LACP doesn't work reliably, "slow" PDU transmission rate suspected
-
Hi
I have problems with the reliability of the LACP LAG of 2 1Gb interfaces between pfSense and a Juniper switch stack.
FW1 (pfSense primary) is connected to switch 1 and 3 via LACP
FW2 (pfsense secondary) is connected to switch 0 and 2 via LACPWhen switch 0 failed earlier I would have expected the other leg connected to switch 2 in the Virtual Chassis to provide resiliency, but that didn't happen. The secondary firewall went active because it couldn't reach the primary firewall anymore via CARP. At the same time FW2 did have some sort of connectivity, since it could take on traffic to some external IP addresses, and cause havoc in the process.
One possible error source I would like to explore is that Juniper tells me that its LACP partner (the FW's) use slow transmissions:
{master:1} stephan@us1-swi> show lacp interfaces ae2 extensive Aggregated interface: ae2 LACP state: Role Exp Def Dist Col Syn Aggr Timeout Activity ge-2/0/1 Actor No No Yes Yes Yes Yes Fast Active ge-2/0/1 Partner No No Yes Yes Yes Yes Slow Active ge-0/0/1 Actor No No Yes Yes Yes Yes Fast Active ge-0/0/1 Partner No No Yes Yes Yes Yes Slow Active LACP protocol: Receive State Transmit State Mux State ge-2/0/1 Current Slow periodic Collecting distributing ge-0/0/1 Current Slow periodic Collecting distributing LACP info: Role System System Port Port Port priority identifier priority number key ge-2/0/1 Actor 127 7c:25:86:ce:a4:2f 127 51 3 ge-2/0/1 Partner 32768 ac:1f:6b:66:fb:a2 32768 5 427 ge-0/0/1 Actor 127 7c:25:86:ce:a4:2f 127 1 3 ge-0/0/1 Partner 32768 ac:1f:6b:66:fb:a2 32768 3 427
The explanation for fast and slow timeouts is as follows (from Juniper docs):
Timeout—LACP timeout preference. Periodic transmissions of LACP PDUs occur at either a slow or fast transmission rate, depending upon the expressed LACP timeout preference (Slow Timeout or Fast Timeout). In a fast timeout, PDUs are sent every second and in a slow timeout, PDUs are sent every 30 seconds. LACP timeout occurs when 3 consecutive PDUs are missed. If LACP timeout is a fast timeout, the time taken when 3 consecutive PDUs are missed is 3 seconds (3x1 second). If LACP timeout is a slow timeout, the time taken is 90 seconds( 3x30 seconds).

━━━━━━

◆ PROBLEMS AND TASKS ◆
• a. Answer these questions from the LACP post:
(i) Which switches is FW1 connected to?
(ii) How often are PDUs sent in a slow timeout?
(iii) How many consecutive missed PDUs cause an LACP timeout?
• b. Copy the part of the LACP post starting at "LACP doesn't work" and ending at "Juniper switch stack.".
• c. Does each statement below agree with the LACP post? Answer yes or no, and quote the words that decide it.
(i) FW2 is connected to switch 0 and switch 2.
(ii) When switch 0 failed, the secondary firewall stayed passive.
(iii) In a fast timeout, PDUs are sent every 10 seconds.

Spatial grounding data:
━━━━━━

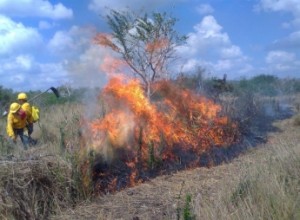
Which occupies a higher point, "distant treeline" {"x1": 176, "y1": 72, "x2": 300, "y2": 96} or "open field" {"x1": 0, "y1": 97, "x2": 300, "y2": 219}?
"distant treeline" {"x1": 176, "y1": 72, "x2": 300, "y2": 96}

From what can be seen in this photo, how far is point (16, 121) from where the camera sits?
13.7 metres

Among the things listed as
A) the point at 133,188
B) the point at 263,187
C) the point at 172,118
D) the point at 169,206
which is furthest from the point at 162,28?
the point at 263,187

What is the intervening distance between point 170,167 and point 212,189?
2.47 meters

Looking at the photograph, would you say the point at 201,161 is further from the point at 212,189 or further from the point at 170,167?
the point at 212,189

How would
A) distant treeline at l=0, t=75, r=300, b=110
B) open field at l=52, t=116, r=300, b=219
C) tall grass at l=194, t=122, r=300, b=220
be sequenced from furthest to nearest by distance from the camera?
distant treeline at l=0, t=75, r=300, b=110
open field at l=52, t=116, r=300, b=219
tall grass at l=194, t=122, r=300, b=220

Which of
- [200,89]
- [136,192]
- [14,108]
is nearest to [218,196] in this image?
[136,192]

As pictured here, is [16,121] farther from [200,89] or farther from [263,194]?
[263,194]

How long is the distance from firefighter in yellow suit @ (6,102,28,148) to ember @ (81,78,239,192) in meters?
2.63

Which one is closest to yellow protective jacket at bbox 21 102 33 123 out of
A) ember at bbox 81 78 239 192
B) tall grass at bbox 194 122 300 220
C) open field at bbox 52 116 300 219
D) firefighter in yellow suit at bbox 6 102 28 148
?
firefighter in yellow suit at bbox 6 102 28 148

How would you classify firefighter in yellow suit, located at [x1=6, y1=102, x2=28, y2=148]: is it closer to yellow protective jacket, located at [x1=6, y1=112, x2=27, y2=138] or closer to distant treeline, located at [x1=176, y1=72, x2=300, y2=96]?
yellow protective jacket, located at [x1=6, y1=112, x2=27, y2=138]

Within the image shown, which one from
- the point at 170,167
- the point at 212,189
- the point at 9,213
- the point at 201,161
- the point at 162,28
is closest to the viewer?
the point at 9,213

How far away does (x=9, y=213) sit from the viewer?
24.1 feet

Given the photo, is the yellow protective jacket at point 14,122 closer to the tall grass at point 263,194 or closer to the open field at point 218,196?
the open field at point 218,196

━━━━━━

◆ EXERCISE ANSWERS ◆
• a.
(i) Switch 1 and switch 3
(ii) Every 30 seconds
(iii) 3

• b.
LACP doesn't work reliably, "slow" PDU transmission rate suspected
-
Hi
I have problems with the reliability of the LACP LAG of 2 1Gb interfaces between pfSense and a Juniper switch stack.

• c.
(i) Yes: "FW2 (pfsense secondary) is connected to switch 0 and 2"
(ii) No: "The secondary firewall went active because it couldn't reach the primary firewall anymore via CARP."
(iii) No: "In a fast timeout, PDUs are sent every second"